W3cubDocs

/Elisp

Living With a Weak Parser

The parsing technique used by SMIE does not allow tokens to behave differently in different contexts. For most programming languages, this manifests itself by precedence conflicts when converting the BNF grammar.

Sometimes, those conflicts can be worked around by expressing the grammar slightly differently. For example, for Modula-2 it might seem natural to have a BNF grammar that looks like this:

  ...
  (inst ("IF" exp "THEN" insts "ELSE" insts "END")
        ("CASE" exp "OF" cases "END")
        ...)
  (cases (cases "|" cases)
         (caselabel ":" insts)
         ("ELSE" insts))
  ...

But this will create conflicts for "ELSE": on the one hand, the IF rule implies (among many other things) that "ELSE" = "END"; but on the other hand, since "ELSE" appears within cases, which appears left of "END", we also have "ELSE" > "END". We can solve the conflict either by using:

  ...
  (inst ("IF" exp "THEN" insts "ELSE" insts "END")
        ("CASE" exp "OF" cases "END")
        ("CASE" exp "OF" cases "ELSE" insts "END")
        ...)
  (cases (cases "|" cases) (caselabel ":" insts))
  ...

  ...
  (inst ("IF" exp "THEN" else "END")
        ("CASE" exp "OF" cases "END")
        ...)
  (else (insts "ELSE" insts))
  (cases (cases "|" cases) (caselabel ":" insts) (else))
  ...

Reworking the grammar to try and solve conflicts has its downsides, tho, because SMIE assumes that the grammar reflects the logical structure of the code, so it is preferable to keep the BNF closer to the intended abstract syntax tree.

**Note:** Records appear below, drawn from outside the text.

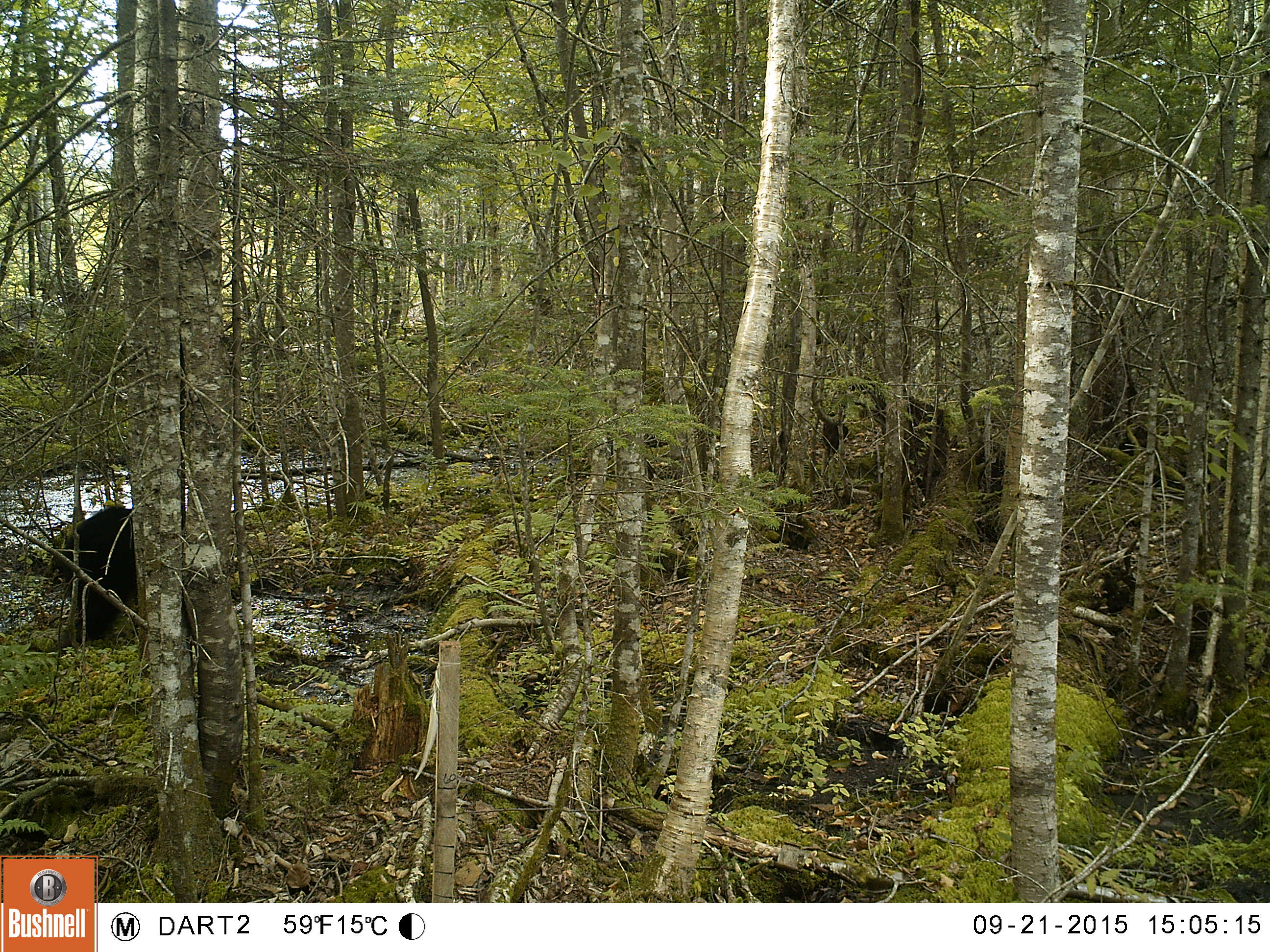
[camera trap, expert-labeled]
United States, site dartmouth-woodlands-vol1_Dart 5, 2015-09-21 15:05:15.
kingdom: Animalia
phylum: Chordata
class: Mammalia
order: Carnivora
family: Ursidae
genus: Ursus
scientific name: Ursus americanus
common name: black bear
Black bear (Ursus americanus).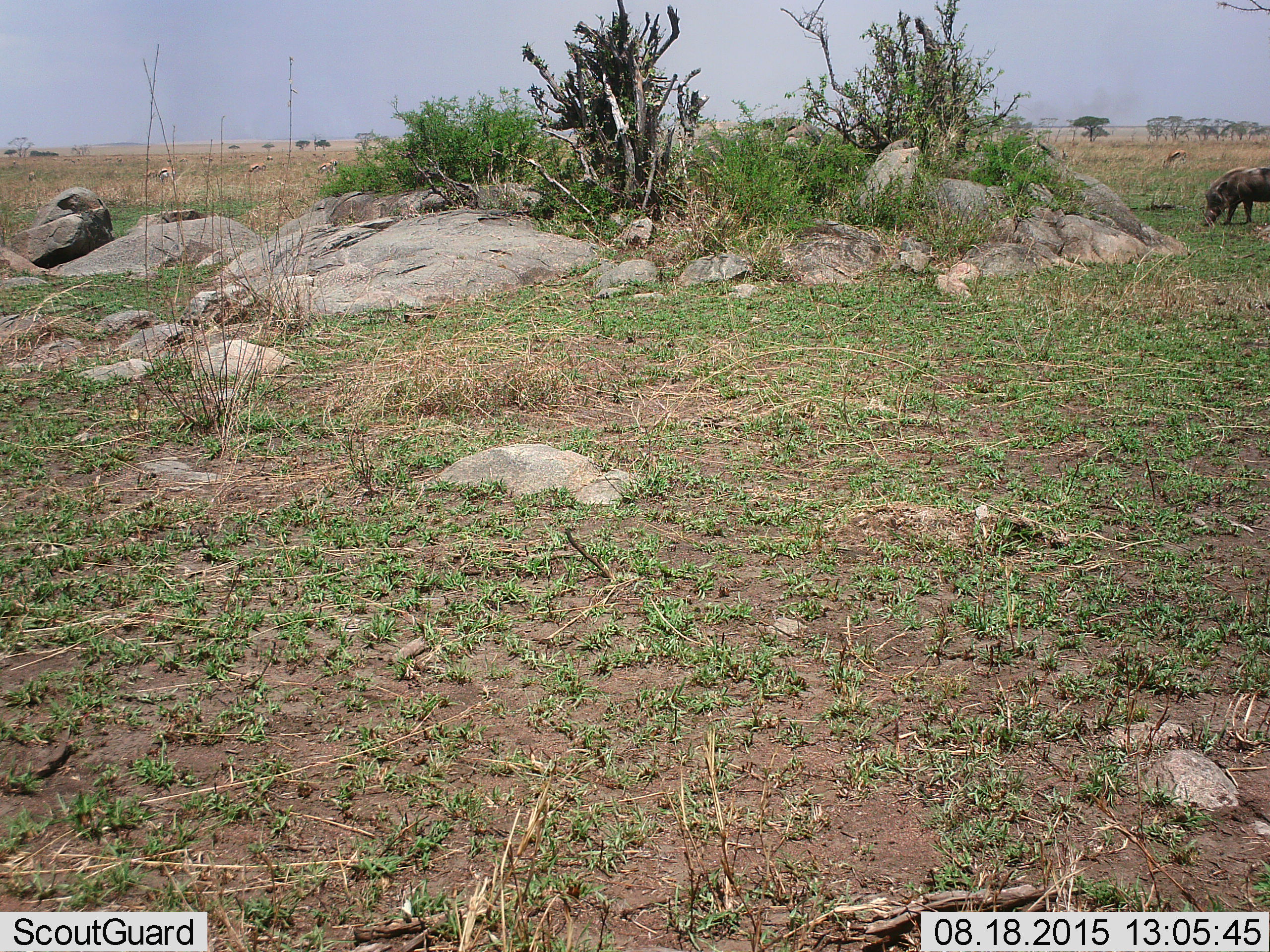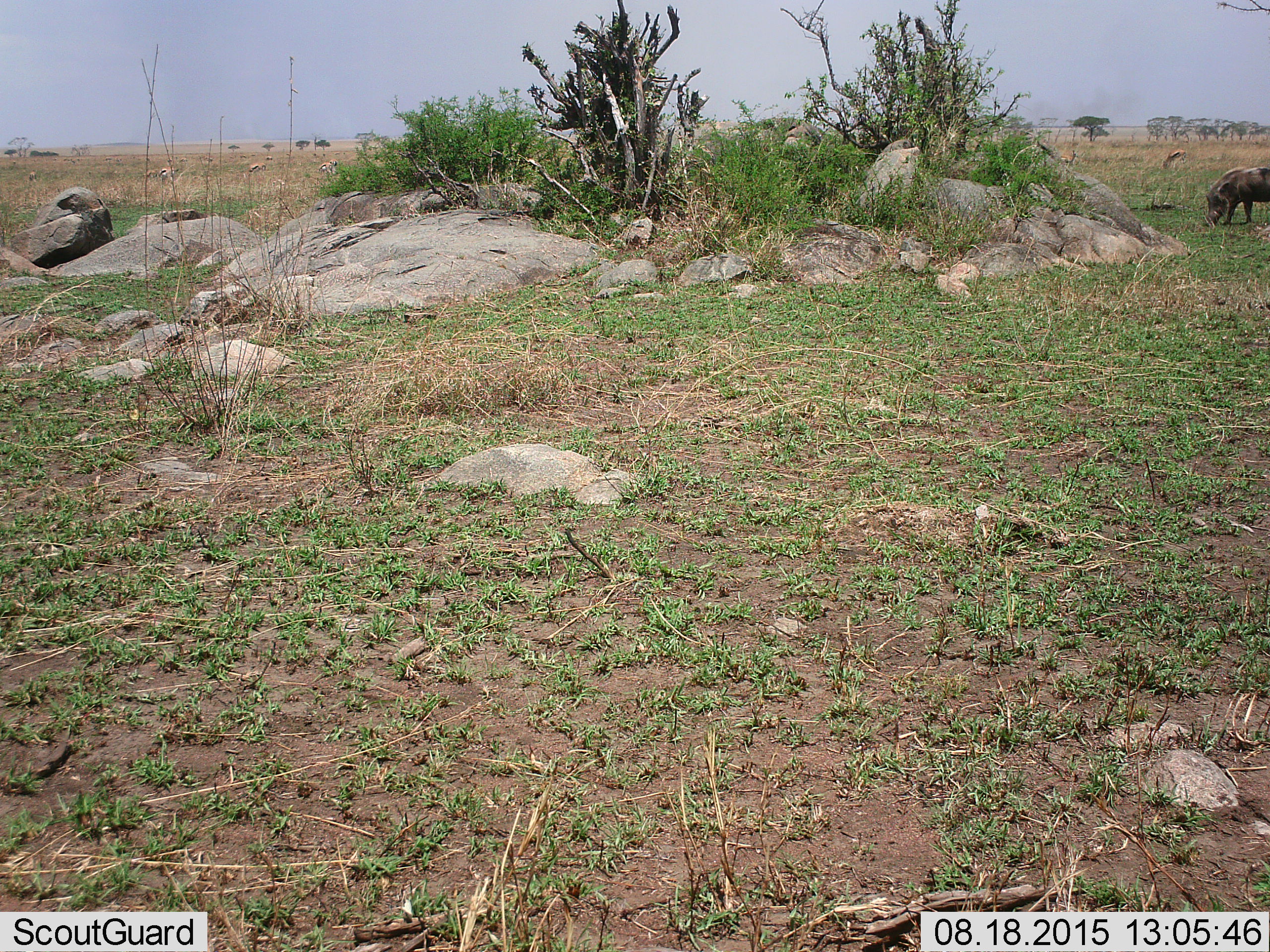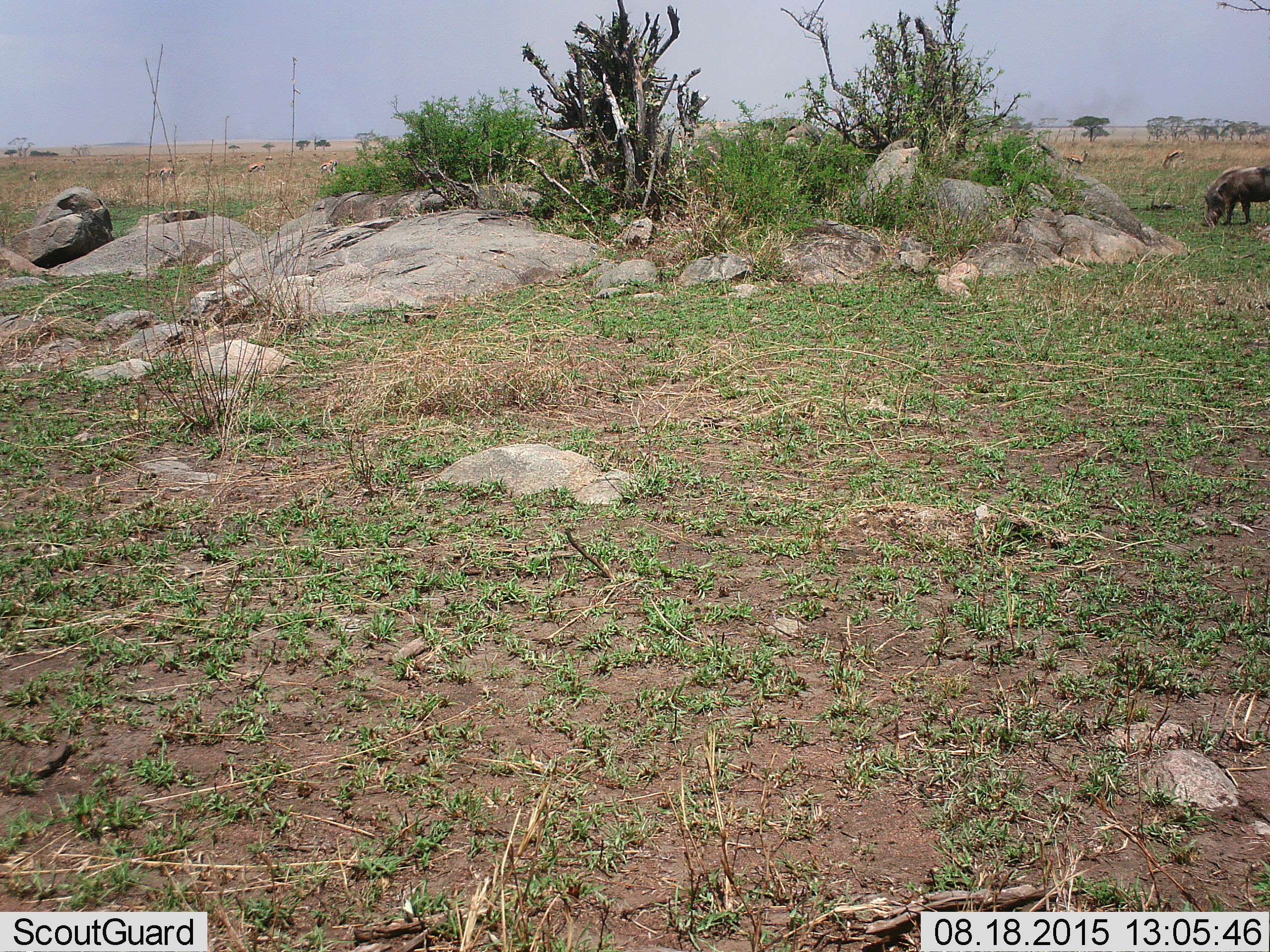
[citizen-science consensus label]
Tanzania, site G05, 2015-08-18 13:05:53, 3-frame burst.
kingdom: Animalia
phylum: Chordata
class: Mammalia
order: Artiodactyla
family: Bovidae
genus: Eudorcas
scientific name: Eudorcas thomsonii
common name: thomson's gazelle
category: gazellethomsons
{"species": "gazellethomsons (thomson's gazelle) (Eudorcas thomsonii)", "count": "11-50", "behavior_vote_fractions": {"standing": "45%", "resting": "9%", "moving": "36%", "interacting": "9%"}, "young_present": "9%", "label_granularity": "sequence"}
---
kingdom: Animalia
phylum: Chordata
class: Mammalia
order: Artiodactyla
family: Suidae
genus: Phacochoerus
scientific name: Phacochoerus africanus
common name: warthog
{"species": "warthog (Phacochoerus africanus)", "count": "1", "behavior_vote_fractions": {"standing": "33%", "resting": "0%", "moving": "0%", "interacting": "0%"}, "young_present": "0%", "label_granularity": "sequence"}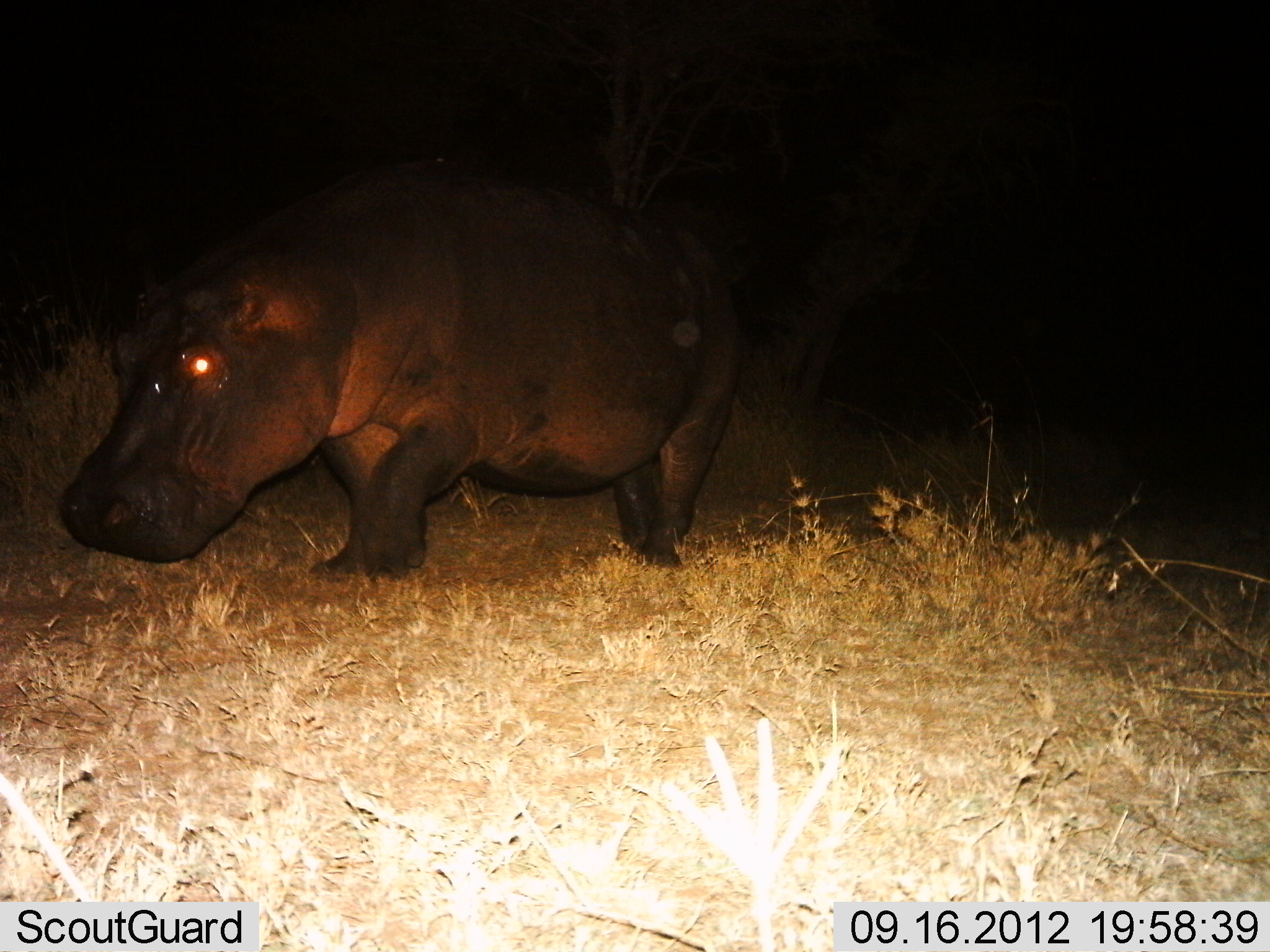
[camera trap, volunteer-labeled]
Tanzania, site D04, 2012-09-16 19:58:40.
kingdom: Animalia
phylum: Chordata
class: Mammalia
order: Artiodactyla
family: Hippopotamidae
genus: Hippopotamus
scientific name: Hippopotamus amphibius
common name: hippopotamus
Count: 1.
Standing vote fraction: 0%.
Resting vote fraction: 0%.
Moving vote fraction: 100%.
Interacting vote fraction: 0%.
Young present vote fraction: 0%.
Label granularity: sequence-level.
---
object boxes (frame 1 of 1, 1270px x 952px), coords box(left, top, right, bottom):
animal: box(55, 154, 748, 584)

Other times, after careful consideration you may conclude that those conflicts are not serious and simply resolve them via the resolvers argument of smie-bnf->prec2. Usually this is because the grammar is simply ambiguous: the conflict does not affect the set of programs described by the grammar, but only the way those programs are parsed. This is typically the case for separators and associative infix operators, where you want to add a resolver like '((assoc "|")). Another case where this can happen is for the classic dangling else problem, where you will use '((assoc "else" "then")). It can also happen for cases where the conflict is real and cannot really be resolved, but it is unlikely to pose a problem in practice.

Finally, in many cases some conflicts will remain despite all efforts to restructure the grammar. Do not despair: while the parser cannot be made more clever, you can make the lexer as smart as you want. So, the solution is then to look at the tokens involved in the conflict and to split one of those tokens into 2 (or more) different tokens. E.g., if the grammar needs to distinguish between two incompatible uses of the token "begin", make the lexer return different tokens (say "begin-fun" and "begin-plain") depending on which kind of "begin" it finds. This pushes the work of distinguishing the different cases to the lexer, which will thus have to look at the surrounding text to find ad-hoc clues.